● Goal of the exercise:
Each line of the data below containing "cxense" needs to be listed.

● Data to examine:

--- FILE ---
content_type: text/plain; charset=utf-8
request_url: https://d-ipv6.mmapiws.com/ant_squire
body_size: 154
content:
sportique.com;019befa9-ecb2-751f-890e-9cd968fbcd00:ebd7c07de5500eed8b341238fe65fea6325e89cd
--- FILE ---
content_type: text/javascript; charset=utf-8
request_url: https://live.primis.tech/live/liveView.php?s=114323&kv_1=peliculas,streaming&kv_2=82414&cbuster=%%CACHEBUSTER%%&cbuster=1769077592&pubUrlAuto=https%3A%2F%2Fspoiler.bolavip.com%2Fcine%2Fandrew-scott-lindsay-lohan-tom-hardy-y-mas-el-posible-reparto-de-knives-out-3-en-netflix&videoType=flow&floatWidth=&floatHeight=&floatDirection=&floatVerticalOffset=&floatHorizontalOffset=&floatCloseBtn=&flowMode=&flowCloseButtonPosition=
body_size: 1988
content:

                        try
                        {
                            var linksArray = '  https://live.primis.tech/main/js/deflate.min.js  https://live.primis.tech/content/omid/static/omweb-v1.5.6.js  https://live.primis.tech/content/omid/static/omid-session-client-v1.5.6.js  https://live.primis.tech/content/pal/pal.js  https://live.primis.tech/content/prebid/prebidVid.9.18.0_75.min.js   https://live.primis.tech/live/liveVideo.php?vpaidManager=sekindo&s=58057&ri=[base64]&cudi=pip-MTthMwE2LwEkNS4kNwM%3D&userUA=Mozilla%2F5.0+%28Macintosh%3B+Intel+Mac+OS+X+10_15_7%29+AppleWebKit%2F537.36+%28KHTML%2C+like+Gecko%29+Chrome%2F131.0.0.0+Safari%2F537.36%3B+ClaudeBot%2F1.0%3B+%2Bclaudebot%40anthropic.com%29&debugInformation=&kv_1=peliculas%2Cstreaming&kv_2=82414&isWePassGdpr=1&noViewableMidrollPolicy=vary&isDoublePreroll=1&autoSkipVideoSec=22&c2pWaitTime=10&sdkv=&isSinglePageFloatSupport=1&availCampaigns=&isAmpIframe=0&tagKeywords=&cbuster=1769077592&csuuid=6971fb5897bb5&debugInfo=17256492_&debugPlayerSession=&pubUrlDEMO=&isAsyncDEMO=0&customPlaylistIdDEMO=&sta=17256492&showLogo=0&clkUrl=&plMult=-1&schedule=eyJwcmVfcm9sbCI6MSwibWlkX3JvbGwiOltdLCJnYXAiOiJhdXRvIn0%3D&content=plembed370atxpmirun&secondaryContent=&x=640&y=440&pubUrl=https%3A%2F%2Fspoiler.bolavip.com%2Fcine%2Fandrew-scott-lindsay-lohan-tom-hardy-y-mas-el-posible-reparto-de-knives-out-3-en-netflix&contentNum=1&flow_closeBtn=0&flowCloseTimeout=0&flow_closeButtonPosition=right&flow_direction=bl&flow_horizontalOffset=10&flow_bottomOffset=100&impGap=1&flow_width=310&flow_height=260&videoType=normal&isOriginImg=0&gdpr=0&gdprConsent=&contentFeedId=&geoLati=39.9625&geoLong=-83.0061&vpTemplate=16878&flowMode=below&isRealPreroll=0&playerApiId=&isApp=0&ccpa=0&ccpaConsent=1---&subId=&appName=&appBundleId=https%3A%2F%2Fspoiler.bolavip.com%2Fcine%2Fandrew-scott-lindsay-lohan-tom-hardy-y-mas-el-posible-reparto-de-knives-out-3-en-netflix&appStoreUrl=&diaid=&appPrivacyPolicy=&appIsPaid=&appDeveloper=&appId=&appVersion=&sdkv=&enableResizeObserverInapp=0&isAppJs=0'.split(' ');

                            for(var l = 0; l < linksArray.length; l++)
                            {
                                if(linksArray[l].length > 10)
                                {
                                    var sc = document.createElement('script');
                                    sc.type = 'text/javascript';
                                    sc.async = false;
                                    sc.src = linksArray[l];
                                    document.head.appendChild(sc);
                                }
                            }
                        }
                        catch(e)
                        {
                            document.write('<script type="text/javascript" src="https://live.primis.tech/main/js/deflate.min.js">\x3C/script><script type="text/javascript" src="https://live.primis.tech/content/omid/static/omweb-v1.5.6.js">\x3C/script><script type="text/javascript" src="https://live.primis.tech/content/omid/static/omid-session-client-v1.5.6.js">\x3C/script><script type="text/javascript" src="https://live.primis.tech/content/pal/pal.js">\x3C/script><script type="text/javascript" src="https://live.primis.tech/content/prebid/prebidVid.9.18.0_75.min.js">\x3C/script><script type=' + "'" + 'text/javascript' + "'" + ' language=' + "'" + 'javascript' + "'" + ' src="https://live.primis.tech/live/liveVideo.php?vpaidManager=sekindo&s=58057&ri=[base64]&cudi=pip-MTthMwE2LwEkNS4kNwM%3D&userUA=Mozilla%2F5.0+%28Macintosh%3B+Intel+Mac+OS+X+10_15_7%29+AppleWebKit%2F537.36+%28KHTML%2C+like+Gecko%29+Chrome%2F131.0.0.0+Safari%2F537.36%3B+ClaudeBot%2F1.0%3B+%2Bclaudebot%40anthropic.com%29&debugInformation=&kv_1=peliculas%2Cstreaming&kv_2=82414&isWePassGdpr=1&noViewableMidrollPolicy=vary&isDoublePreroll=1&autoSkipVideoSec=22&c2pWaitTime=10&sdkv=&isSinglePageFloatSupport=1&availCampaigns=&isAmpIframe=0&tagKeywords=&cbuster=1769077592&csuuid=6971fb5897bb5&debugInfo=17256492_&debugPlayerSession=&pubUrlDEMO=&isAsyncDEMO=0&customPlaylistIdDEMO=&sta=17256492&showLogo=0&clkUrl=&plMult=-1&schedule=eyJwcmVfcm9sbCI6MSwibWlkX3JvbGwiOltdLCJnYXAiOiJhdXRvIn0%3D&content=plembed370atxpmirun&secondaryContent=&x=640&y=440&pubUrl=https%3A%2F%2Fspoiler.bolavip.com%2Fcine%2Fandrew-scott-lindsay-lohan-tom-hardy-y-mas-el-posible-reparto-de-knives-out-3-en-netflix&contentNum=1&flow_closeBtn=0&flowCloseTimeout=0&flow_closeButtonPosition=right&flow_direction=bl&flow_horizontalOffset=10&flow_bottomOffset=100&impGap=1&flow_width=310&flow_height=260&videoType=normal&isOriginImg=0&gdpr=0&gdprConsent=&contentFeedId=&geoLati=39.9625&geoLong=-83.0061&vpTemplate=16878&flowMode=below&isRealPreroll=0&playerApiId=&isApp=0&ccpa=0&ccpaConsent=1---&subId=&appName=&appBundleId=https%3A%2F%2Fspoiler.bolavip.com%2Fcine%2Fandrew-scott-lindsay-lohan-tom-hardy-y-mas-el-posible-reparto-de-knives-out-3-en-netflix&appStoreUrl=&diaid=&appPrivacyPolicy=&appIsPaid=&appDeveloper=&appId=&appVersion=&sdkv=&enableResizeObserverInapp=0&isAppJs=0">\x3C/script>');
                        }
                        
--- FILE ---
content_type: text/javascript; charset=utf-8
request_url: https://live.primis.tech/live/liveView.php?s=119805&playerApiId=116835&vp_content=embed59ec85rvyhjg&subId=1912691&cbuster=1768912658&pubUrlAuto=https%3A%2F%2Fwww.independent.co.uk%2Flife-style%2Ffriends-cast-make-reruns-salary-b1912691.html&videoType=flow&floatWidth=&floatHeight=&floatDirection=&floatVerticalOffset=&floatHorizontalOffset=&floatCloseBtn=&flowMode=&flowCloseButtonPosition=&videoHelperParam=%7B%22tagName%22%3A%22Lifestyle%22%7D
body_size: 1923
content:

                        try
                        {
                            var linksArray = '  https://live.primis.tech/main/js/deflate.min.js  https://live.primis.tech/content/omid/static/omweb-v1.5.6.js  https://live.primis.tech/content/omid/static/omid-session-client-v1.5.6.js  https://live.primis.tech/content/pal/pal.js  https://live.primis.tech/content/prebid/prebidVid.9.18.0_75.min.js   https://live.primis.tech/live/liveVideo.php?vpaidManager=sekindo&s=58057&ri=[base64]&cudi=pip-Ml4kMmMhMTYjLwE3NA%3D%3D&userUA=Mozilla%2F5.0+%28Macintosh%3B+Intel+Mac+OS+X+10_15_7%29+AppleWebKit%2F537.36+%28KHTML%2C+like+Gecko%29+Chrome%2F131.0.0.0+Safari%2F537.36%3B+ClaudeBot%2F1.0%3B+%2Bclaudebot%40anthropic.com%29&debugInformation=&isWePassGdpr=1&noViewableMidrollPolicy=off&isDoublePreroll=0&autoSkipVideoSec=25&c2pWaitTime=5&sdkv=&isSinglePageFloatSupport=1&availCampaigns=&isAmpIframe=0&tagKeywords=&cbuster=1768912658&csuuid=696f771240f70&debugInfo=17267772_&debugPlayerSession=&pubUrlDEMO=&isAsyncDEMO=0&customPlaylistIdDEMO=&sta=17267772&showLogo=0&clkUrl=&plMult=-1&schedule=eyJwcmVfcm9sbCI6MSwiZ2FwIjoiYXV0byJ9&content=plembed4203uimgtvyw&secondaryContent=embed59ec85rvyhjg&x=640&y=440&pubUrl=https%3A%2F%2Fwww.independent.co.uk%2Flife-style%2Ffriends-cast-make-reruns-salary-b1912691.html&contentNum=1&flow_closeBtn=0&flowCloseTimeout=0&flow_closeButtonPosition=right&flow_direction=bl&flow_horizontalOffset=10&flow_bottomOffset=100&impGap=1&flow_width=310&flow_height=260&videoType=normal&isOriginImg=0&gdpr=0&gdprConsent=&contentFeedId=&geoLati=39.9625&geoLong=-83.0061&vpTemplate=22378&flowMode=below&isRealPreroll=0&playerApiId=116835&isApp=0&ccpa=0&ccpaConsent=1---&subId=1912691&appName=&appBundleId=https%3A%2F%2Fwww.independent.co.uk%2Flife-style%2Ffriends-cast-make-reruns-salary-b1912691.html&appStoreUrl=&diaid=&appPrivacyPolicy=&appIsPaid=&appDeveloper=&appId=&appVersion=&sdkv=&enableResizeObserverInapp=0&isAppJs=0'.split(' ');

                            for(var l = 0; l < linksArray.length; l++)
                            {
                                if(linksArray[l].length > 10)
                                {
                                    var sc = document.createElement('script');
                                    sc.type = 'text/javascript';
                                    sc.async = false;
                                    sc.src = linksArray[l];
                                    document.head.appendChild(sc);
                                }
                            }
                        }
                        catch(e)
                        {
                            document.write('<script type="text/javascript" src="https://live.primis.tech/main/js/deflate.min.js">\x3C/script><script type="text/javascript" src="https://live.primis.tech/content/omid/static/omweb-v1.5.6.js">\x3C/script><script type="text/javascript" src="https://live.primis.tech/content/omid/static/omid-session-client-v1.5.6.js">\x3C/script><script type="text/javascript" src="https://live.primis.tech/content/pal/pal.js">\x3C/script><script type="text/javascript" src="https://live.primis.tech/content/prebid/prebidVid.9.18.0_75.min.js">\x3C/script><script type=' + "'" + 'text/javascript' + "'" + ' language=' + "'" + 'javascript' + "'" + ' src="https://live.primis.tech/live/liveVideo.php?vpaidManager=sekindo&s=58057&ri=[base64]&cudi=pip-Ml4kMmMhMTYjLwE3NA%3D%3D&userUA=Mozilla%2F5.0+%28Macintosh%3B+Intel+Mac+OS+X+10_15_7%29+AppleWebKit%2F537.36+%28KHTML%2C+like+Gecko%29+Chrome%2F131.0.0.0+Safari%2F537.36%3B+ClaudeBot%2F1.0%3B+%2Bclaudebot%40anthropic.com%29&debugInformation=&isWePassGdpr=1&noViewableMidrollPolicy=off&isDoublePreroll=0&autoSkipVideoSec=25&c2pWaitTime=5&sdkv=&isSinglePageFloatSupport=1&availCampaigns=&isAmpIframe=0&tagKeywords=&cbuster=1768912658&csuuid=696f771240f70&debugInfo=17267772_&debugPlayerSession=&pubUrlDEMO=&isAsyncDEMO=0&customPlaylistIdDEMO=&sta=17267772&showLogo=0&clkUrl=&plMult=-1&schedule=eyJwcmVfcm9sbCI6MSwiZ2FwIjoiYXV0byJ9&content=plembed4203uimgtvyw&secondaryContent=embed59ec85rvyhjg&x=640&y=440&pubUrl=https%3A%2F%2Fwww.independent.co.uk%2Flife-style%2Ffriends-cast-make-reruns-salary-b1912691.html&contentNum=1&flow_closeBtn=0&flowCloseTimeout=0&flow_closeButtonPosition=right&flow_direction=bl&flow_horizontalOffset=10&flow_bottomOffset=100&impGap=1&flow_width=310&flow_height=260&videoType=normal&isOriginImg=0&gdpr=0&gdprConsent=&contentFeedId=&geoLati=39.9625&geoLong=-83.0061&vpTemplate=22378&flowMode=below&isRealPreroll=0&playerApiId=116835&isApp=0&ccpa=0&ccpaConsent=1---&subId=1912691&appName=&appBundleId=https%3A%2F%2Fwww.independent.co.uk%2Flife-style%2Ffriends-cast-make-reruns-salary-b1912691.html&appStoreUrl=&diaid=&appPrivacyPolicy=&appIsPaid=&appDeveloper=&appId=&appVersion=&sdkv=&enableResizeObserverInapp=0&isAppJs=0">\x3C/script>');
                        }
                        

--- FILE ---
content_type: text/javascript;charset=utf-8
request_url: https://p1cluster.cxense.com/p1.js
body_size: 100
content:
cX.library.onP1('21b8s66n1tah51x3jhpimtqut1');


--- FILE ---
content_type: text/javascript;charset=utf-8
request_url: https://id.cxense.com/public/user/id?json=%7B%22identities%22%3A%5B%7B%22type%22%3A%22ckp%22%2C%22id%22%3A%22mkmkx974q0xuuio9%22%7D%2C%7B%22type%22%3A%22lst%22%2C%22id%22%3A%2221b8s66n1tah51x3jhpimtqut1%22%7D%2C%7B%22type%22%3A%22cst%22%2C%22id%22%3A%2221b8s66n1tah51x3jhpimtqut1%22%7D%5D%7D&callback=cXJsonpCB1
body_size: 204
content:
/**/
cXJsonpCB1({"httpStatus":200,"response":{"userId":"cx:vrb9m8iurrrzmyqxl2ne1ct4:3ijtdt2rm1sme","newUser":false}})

● Finished task:
request_url: https://p1cluster.cxense.com/p1.js
request_url: https://id.cxense.com/public/user/id?json=%7B%22identities%22%3A%5B%7B%22type%22%3A%22ckp%22%2C%22id%22%3A%22mkmkx974q0xuuio9%22%7D%2C%7B%22type%22%3A%22lst%22%2C%22id%22%3A%2221b8s66n1tah51x3jhpimtqut1%22%7D%2C%7B%22type%22%3A%22cst%22%2C%22id%22%3A%2221b8s66n1tah51x3jhpimtqut1%22%7D%5D%7D&callback=cXJsonpCB1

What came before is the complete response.